# Disque SSD ... en IDE/ATA !



## Arlequin (4 Juillet 2012)

Hello

quelqu'un a déjà installé un SSD IDE/ATA ? 

Je pense offrir cette chose à un mini G4

Alors bien évidemment on trouve de tout, par exemple un owc 60Go à 179 neuros (gloups)
mais aussi sur la baie, à des prix nettement plus bas, mais de marque totalement inconnue pour moi 
Je vois aussi des adaptateurs ide/sata 

J'ai lu un article où l'on parle également de ceci: 

_Malheureusement, la majorité des autres SSD PATA du marché utilisent un contrôleur MTron ou un JMicron JMF602, deux puces dépassées.
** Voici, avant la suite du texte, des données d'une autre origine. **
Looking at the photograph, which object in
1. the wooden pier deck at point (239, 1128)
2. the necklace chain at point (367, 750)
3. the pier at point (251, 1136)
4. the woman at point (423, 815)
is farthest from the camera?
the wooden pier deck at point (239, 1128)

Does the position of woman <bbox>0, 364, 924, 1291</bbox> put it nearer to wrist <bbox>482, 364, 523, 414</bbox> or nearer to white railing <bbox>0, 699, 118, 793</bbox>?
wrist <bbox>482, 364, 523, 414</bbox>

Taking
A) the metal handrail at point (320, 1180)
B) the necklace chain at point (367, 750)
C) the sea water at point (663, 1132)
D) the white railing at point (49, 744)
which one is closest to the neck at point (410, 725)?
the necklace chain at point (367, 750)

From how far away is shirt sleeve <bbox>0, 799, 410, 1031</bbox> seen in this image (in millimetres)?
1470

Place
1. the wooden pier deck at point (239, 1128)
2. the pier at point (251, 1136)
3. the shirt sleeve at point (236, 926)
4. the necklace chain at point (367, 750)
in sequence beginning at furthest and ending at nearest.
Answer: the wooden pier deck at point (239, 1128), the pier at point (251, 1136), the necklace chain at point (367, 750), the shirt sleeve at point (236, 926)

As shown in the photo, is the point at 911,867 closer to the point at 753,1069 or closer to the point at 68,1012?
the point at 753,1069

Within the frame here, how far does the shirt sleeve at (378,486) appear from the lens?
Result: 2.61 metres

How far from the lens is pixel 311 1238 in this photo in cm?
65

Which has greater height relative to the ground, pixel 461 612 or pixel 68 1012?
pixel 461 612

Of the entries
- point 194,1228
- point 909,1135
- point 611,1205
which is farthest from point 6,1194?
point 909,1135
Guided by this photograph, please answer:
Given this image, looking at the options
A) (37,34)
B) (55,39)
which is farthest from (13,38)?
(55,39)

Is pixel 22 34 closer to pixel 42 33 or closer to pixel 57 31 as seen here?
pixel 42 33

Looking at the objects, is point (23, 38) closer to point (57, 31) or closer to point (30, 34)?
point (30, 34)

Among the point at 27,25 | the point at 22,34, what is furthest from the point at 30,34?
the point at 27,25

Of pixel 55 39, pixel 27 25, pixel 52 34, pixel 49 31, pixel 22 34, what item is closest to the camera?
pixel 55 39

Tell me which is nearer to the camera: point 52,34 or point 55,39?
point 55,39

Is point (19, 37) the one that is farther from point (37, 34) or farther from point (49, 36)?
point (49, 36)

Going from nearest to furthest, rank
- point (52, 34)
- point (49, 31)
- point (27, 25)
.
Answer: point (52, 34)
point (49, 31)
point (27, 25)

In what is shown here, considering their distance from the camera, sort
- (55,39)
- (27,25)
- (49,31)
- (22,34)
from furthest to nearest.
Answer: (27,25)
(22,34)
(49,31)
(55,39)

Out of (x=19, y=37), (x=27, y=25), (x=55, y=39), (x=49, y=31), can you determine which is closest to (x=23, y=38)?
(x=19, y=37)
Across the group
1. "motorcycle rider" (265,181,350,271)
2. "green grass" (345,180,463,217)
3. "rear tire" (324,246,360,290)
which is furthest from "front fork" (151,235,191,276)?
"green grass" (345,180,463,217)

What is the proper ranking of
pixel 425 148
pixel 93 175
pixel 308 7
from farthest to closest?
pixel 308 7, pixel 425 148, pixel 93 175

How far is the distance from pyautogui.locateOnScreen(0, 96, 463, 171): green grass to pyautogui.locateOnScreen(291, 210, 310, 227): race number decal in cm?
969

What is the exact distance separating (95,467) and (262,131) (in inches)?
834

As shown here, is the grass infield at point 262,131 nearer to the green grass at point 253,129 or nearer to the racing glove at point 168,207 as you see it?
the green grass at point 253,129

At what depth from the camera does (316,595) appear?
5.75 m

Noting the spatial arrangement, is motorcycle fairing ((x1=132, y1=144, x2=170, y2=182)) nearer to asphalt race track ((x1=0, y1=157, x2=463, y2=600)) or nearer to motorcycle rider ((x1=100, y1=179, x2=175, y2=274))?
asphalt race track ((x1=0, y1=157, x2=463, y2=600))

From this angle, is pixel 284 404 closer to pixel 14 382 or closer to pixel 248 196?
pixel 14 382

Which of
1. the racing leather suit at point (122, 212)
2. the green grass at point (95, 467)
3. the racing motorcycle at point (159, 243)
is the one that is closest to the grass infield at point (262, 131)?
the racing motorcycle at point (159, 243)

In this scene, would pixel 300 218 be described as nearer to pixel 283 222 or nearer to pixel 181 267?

OWC a donc eu l'idée de proposer un SSD en PATA qui utilise un contrôleur récent, de type SandForce._

Dépassé, ok, mais fonctionnel tout de même ? sandforce à privilégier ? 

Voili voilou, si vous avez une expérience positive ou négative à partager, n'hésitez pas


----------



## CBi (4 Juillet 2012)

Installé un SSD acheté chez OWC sur mon iMac G4 : à part évidemment le silence de fonctionnement, gain quusi-nul par rapport à un DD 7200t/mn 16Mo de cache.


----------



## melaure (4 Juillet 2012)

Probablement parce ton DD est assez performant et arrivait déjà à la limite de ton bus IDE ... Par contre sur un iBook ou tu remplaces souvent un 2"5 en 4200 tr, la différence est plus visible.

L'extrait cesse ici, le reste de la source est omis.